TASK DESCRIPTION =>
Rewrite the entries below as a numbered list and omit any blank lines.

::::::::

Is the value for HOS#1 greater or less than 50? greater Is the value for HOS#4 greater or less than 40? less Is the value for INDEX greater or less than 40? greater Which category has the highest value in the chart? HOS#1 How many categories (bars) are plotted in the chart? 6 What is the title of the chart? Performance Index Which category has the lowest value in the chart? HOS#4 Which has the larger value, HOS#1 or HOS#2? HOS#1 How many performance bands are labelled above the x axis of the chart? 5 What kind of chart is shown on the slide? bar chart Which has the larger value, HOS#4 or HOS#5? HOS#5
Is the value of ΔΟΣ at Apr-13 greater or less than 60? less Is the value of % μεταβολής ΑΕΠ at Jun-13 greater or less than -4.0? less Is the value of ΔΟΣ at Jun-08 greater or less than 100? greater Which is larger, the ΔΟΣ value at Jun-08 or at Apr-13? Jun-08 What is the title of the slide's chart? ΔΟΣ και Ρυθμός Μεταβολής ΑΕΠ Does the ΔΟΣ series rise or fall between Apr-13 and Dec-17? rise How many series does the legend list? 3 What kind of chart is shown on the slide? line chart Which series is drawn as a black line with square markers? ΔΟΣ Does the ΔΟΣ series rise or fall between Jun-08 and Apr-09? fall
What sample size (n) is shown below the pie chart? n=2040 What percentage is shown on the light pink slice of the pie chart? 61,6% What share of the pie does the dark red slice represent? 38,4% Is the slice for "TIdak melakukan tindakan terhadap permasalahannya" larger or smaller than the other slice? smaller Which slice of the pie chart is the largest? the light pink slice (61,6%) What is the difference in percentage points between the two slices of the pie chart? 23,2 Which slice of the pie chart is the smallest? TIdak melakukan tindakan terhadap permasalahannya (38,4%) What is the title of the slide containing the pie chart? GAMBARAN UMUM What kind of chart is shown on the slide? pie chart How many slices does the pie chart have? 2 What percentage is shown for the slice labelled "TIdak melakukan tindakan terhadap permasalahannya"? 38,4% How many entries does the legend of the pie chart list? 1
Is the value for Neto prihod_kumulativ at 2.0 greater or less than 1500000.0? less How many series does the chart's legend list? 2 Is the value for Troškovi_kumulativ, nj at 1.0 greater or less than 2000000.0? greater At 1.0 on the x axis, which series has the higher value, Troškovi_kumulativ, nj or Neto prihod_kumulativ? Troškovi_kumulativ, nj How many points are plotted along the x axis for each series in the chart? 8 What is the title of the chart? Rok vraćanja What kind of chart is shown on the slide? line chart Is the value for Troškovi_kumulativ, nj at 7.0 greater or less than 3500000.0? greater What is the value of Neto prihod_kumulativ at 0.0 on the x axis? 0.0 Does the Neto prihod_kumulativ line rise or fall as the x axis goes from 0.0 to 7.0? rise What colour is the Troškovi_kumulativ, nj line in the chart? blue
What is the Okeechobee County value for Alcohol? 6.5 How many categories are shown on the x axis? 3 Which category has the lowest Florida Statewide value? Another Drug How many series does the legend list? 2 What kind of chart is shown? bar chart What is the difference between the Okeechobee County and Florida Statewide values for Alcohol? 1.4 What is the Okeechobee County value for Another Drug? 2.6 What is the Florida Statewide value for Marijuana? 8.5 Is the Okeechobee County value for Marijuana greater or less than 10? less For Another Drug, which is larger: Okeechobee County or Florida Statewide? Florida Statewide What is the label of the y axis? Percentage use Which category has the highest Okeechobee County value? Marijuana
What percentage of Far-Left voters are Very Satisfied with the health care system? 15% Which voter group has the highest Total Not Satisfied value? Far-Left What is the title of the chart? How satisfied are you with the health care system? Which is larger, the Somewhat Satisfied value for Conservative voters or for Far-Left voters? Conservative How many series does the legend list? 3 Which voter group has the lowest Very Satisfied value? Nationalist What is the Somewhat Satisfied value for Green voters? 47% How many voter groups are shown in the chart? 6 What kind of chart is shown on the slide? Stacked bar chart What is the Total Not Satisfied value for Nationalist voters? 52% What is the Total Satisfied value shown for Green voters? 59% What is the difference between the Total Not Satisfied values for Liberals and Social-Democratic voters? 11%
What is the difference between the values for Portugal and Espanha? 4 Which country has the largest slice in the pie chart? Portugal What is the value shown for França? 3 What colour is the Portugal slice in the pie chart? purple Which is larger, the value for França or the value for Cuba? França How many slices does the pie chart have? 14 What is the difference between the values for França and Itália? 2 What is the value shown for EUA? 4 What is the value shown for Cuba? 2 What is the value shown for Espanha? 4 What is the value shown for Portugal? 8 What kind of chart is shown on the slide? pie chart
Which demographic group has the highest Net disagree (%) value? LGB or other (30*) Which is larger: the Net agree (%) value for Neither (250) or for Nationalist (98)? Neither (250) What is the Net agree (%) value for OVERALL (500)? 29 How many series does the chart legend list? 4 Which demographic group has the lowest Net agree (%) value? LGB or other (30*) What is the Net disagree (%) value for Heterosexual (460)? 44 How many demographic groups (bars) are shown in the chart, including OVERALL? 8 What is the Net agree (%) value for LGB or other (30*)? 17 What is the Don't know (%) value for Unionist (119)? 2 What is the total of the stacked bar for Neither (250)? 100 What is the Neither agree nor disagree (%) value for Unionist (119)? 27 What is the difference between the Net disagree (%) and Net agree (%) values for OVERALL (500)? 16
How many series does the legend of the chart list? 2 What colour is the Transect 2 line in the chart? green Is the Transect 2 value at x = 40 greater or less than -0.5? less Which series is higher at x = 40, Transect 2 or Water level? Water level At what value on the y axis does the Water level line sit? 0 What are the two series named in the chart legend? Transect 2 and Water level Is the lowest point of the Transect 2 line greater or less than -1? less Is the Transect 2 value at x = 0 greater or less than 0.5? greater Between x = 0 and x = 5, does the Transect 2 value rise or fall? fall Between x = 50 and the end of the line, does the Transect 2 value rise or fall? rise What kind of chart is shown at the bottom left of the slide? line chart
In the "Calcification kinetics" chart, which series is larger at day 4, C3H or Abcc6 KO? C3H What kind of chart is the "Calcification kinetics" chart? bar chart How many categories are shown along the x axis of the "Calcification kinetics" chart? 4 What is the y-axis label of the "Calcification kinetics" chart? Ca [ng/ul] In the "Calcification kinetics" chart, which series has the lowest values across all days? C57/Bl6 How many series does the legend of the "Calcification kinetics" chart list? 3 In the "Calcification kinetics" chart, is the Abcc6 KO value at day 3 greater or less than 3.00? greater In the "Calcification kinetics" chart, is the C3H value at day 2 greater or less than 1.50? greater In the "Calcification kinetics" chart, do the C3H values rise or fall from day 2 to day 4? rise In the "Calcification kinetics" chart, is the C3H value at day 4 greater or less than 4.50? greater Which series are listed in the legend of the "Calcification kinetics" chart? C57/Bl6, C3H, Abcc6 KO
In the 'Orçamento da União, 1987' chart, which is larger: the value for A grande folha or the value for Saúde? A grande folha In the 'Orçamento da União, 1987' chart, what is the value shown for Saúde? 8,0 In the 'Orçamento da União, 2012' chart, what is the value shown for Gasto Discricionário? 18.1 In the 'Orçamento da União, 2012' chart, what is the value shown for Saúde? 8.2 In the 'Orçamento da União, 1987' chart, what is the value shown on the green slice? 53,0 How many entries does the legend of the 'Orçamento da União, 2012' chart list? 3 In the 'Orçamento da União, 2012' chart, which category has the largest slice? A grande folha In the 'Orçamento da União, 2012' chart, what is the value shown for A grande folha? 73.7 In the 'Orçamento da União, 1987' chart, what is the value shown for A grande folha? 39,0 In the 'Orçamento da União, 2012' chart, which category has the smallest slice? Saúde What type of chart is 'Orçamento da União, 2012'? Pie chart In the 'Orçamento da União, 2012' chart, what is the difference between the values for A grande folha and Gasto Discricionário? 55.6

::::::::

COMPLETED TASK =>
1. Is the value for HOS#1 greater or less than 50? greater Is the value for HOS#4 greater or less than 40? less Is the value for INDEX greater or less than 40? greater Which category has the highest value in the chart? HOS#1 How many categories (bars) are plotted in the chart? 6 What is the title of the chart? Performance Index Which category has the lowest value in the chart? HOS#4 Which has the larger value, HOS#1 or HOS#2? HOS#1 How many performance bands are labelled above the x axis of the chart? 5 What kind of chart is shown on the slide? bar chart Which has the larger value, HOS#4 or HOS#5? HOS#5
2. Is the value of ΔΟΣ at Apr-13 greater or less than 60? less Is the value of % μεταβολής ΑΕΠ at Jun-13 greater or less than -4.0? less Is the value of ΔΟΣ at Jun-08 greater or less than 100? greater Which is larger, the ΔΟΣ value at Jun-08 or at Apr-13? Jun-08 What is the title of the slide's chart? ΔΟΣ και Ρυθμός Μεταβολής ΑΕΠ Does the ΔΟΣ series rise or fall between Apr-13 and Dec-17? rise How many series does the legend list? 3 What kind of chart is shown on the slide? line chart Which series is drawn as a black line with square markers? ΔΟΣ Does the ΔΟΣ series rise or fall between Jun-08 and Apr-09? fall
3. What sample size (n) is shown below the pie chart? n=2040 What percentage is shown on the light pink slice of the pie chart? 61,6% What share of the pie does the dark red slice represent? 38,4% Is the slice for "TIdak melakukan tindakan terhadap permasalahannya" larger or smaller than the other slice? smaller Which slice of the pie chart is the largest? the light pink slice (61,6%) What is the difference in percentage points between the two slices of the pie chart? 23,2 Which slice of the pie chart is the smallest? TIdak melakukan tindakan terhadap permasalahannya (38,4%) What is the title of the slide containing the pie chart? GAMBARAN UMUM What kind of chart is shown on the slide? pie chart How many slices does the pie chart have? 2 What percentage is shown for the slice labelled "TIdak melakukan tindakan terhadap permasalahannya"? 38,4% How many entries does the legend of the pie chart list? 1
4. Is the value for Neto prihod_kumulativ at 2.0 greater or less than 1500000.0? less How many series does the chart's legend list? 2 Is the value for Troškovi_kumulativ, nj at 1.0 greater or less than 2000000.0? greater At 1.0 on the x axis, which series has the higher value, Troškovi_kumulativ, nj or Neto prihod_kumulativ? Troškovi_kumulativ, nj How many points are plotted along the x axis for each series in the chart? 8 What is the title of the chart? Rok vraćanja What kind of chart is shown on the slide? line chart Is the value for Troškovi_kumulativ, nj at 7.0 greater or less than 3500000.0? greater What is the value of Neto prihod_kumulativ at 0.0 on the x axis? 0.0 Does the Neto prihod_kumulativ line rise or fall as the x axis goes from 0.0 to 7.0? rise What colour is the Troškovi_kumulativ, nj line in the chart? blue
5. What is the Okeechobee County value for Alcohol? 6.5 How many categories are shown on the x axis? 3 Which category has the lowest Florida Statewide value? Another Drug How many series does the legend list? 2 What kind of chart is shown? bar chart What is the difference between the Okeechobee County and Florida Statewide values for Alcohol? 1.4 What is the Okeechobee County value for Another Drug? 2.6 What is the Florida Statewide value for Marijuana? 8.5 Is the Okeechobee County value for Marijuana greater or less than 10? less For Another Drug, which is larger: Okeechobee County or Florida Statewide? Florida Statewide What is the label of the y axis? Percentage use Which category has the highest Okeechobee County value? Marijuana
6. What percentage of Far-Left voters are Very Satisfied with the health care system? 15% Which voter group has the highest Total Not Satisfied value? Far-Left What is the title of the chart? How satisfied are you with the health care system? Which is larger, the Somewhat Satisfied value for Conservative voters or for Far-Left voters? Conservative How many series does the legend list? 3 Which voter group has the lowest Very Satisfied value? Nationalist What is the Somewhat Satisfied value for Green voters? 47% How many voter groups are shown in the chart? 6 What kind of chart is shown on the slide? Stacked bar chart What is the Total Not Satisfied value for Nationalist voters? 52% What is the Total Satisfied value shown for Green voters? 59% What is the difference between the Total Not Satisfied values for Liberals and Social-Democratic voters? 11%
7. What is the difference between the values for Portugal and Espanha? 4 Which country has the largest slice in the pie chart? Portugal What is the value shown for França? 3 What colour is the Portugal slice in the pie chart? purple Which is larger, the value for França or the value for Cuba? França How many slices does the pie chart have? 14 What is the difference between the values for França and Itália? 2 What is the value shown for EUA? 4 What is the value shown for Cuba? 2 What is the value shown for Espanha? 4 What is the value shown for Portugal? 8 What kind of chart is shown on the slide? pie chart
8. Which demographic group has the highest Net disagree (%) value? LGB or other (30*) Which is larger: the Net agree (%) value for Neither (250) or for Nationalist (98)? Neither (250) What is the Net agree (%) value for OVERALL (500)? 29 How many series does the chart legend list? 4 Which demographic group has the lowest Net agree (%) value? LGB or other (30*) What is the Net disagree (%) value for Heterosexual (460)? 44 How many demographic groups (bars) are shown in the chart, including OVERALL? 8 What is the Net agree (%) value for LGB or other (30*)? 17 What is the Don't know (%) value for Unionist (119)? 2 What is the total of the stacked bar for Neither (250)? 100 What is the Neither agree nor disagree (%) value for Unionist (119)? 27 What is the difference between the Net disagree (%) and Net agree (%) values for OVERALL (500)? 16
9. How many series does the legend of the chart list? 2 What colour is the Transect 2 line in the chart? green Is the Transect 2 value at x = 40 greater or less than -0.5? less Which series is higher at x = 40, Transect 2 or Water level? Water level At what value on the y axis does the Water level line sit? 0 What are the two series named in the chart legend? Transect 2 and Water level Is the lowest point of the Transect 2 line greater or less than -1? less Is the Transect 2 value at x = 0 greater or less than 0.5? greater Between x = 0 and x = 5, does the Transect 2 value rise or fall? fall Between x = 50 and the end of the line, does the Transect 2 value rise or fall? rise What kind of chart is shown at the bottom left of the slide? line chart
10. In the "Calcification kinetics" chart, which series is larger at day 4, C3H or Abcc6 KO? C3H What kind of chart is the "Calcification kinetics" chart? bar chart How many categories are shown along the x axis of the "Calcification kinetics" chart? 4 What is the y-axis label of the "Calcification kinetics" chart? Ca [ng/ul] In the "Calcification kinetics" chart, which series has the lowest values across all days? C57/Bl6 How many series does the legend of the "Calcification kinetics" chart list? 3 In the "Calcification kinetics" chart, is the Abcc6 KO value at day 3 greater or less than 3.00? greater In the "Calcification kinetics" chart, is the C3H value at day 2 greater or less than 1.50? greater In the "Calcification kinetics" chart, do the C3H values rise or fall from day 2 to day 4? rise In the "Calcification kinetics" chart, is the C3H value at day 4 greater or less than 4.50? greater Which series are listed in the legend of the "Calcification kinetics" chart? C57/Bl6, C3H, Abcc6 KO
11. In the 'Orçamento da União, 1987' chart, which is larger: the value for A grande folha or the value for Saúde? A grande folha In the 'Orçamento da União, 1987' chart, what is the value shown for Saúde? 8,0 In the 'Orçamento da União, 2012' chart, what is the value shown for Gasto Discricionário? 18.1 In the 'Orçamento da União, 2012' chart, what is the value shown for Saúde? 8.2 In the 'Orçamento da União, 1987' chart, what is the value shown on the green slice? 53,0 How many entries does the legend of the 'Orçamento da União, 2012' chart list? 3 In the 'Orçamento da União, 2012' chart, which category has the largest slice? A grande folha In the 'Orçamento da União, 2012' chart, what is the value shown for A grande folha? 73.7 In the 'Orçamento da União, 1987' chart, what is the value shown for A grande folha? 39,0 In the 'Orçamento da União, 2012' chart, which category has the smallest slice? Saúde What type of chart is 'Orçamento da União, 2012'? Pie chart In the 'Orçamento da União, 2012' chart, what is the difference between the values for A grande folha and Gasto Discricionário? 55.6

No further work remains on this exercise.